All this talk about Wishlist, I feel compelled to explain about the song in greater detail so that people will understand why I hate it so much.
When I first started to write songs about 10 years back, the whole idea was to be able to be ‘someone else’, you know? I mean, you hear a lot of these singer-songwriters saying things like these songs were written from a personal perspective et cetera. Well, for me it was a mixture of both, there are obviously some personal experiences, but mostly those songs were written as an escape — you just act out certain ‘roles’ that you don’t normally do in real life. It made me able to talk about things that I don’t ordinarily talk about .. like about mourning for someone (if you know me, you’d KNOW that I don’t mourn) or not being able to express your feelings (Coyok once said I am brutally honest, so this obviously doesn’t apply to me either).

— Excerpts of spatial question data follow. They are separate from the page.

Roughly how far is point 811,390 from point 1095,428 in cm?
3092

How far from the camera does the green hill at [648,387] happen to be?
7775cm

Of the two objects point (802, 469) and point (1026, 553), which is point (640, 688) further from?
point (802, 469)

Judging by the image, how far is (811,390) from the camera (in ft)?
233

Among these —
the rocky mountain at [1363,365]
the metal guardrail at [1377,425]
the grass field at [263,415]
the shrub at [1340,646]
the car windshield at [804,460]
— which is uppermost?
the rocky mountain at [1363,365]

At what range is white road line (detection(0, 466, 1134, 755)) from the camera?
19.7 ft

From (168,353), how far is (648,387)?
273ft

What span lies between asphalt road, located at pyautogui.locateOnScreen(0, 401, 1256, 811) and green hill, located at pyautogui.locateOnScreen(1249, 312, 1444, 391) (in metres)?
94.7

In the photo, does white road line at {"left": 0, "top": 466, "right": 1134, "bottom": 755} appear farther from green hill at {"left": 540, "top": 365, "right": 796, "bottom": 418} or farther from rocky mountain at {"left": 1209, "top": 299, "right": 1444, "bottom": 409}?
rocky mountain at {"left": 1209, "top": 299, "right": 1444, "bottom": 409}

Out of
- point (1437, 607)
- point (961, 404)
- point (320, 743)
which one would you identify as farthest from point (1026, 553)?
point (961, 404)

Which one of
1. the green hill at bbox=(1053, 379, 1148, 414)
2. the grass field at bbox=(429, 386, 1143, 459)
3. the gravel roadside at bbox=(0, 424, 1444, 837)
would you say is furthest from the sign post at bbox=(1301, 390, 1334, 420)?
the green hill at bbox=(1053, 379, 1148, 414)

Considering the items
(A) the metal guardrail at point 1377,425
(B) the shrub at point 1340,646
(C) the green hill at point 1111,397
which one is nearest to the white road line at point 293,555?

Anyway, I started Wishlist with the chorus. At that time, although I have written a handful of songs, I was not ready to play them for anyone yet because I think my earlier (and simpler) work does not have the “commercial appeal” (I was wrong, a lot of people seemed to like Fool and Stupid Reasons just fine so I must have done something right somewhere). Wishlist was supposed to be THE experiment — I wanted to write a soppy, cheesy love song set against a soppy cheesy melody and see how it would be accepted.
Around the same time I was acquainted with the indie group the Pilgrims (they may not remember me now, I was very obscure). They were arguing over their latest album. Kombat (lead) was saying that he hated the new release because it was too radio-friendly and Bob (vocals) said well that was what the recording company wanted et cetera et cetera.

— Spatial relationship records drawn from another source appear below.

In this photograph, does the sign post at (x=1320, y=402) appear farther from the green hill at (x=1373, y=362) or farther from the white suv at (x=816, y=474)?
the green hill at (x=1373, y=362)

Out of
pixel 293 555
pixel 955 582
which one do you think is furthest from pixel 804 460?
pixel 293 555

It got me to think. Obviously you would like to have freedom over your art. But is that enough? What if other people don’t “get” you?
So, Wishlist was to be my radio-friendly ditty, my “commercial” release. I tabbed out the chorus and thought, oh my God, I would not be caught dead humming this song in real life. But, that’s the whole idea, wasn’t it? You can’t always write something that you like, most of the time you have to write something that other people would like too. Otherwise, you’re just another sorry ass who thinks you have something interesting to say but no one bothers to listen.
Anyway, after writing the first verse and the chorus (excruciatingly), I stopped for a few months. I didn’t know how to proceed — this was a new area for me to explore and I didn’t feel any empathy towards the song so I didn’t feel any great need to finish it. The whole song took me some 4 years to complete (1994-1998). I finally finished the lyrics while waiting for a taxi in front of my Vista Angkasa apartment (at that time I have started to freelance as a scriptwriter with this production house called Cyberbang and I had a lot of time in my hands).
The first person I played it to in full was to Vee. She said, wow, that was really good. I told her, but I haven’t named the song because I didn’t know what to name it but I was thinking .. mmm.. maybe Wishlist? Actually I kinda knew that was going to be the eventual title, but a few days later Pearl Jam came out with a single with the same name! Talk about timing.
Later that same month, there was a gathering of about 100 people or so at Templer’s Park and I decided to debut Wishlist. Wah, it caught on like wildfire. I knew it would. It was designed that way. But I hated the fact that the formula works. The song is predictable, the lyrics uninspiring … yet everyone I know started to identify me with Wishlist. These days I can’t even go out to a party without someone inadvertently asking for that song.
It got me to think again. There are so many things that I consider as trivia in this life, and Wishlist is one of them. But, to many people, it was their inner thoughts, something that they have experienced. They identify with the sentiment — the notion of not being able to say something out loud and keeping it inside.
So if you ask me why I hate Wishlist, it’s because I don’t “get” it. It’s not me. I am just the vehicle for the song, but it’s not who I am or what I represent. Obviously it holds sentimental reasons, I mean you can’t really hate something that you’ve created despite how uninspired you were about the whole matter.
But, I am glad it received the respose that it did. And I suppose it’s time I grow up and just accept it as it is.
Do wait for the “release” of my digital mini demo in the next few months or so. And yes, Wishlist will be on it. I owe it to the song to give it the recognition it deserves.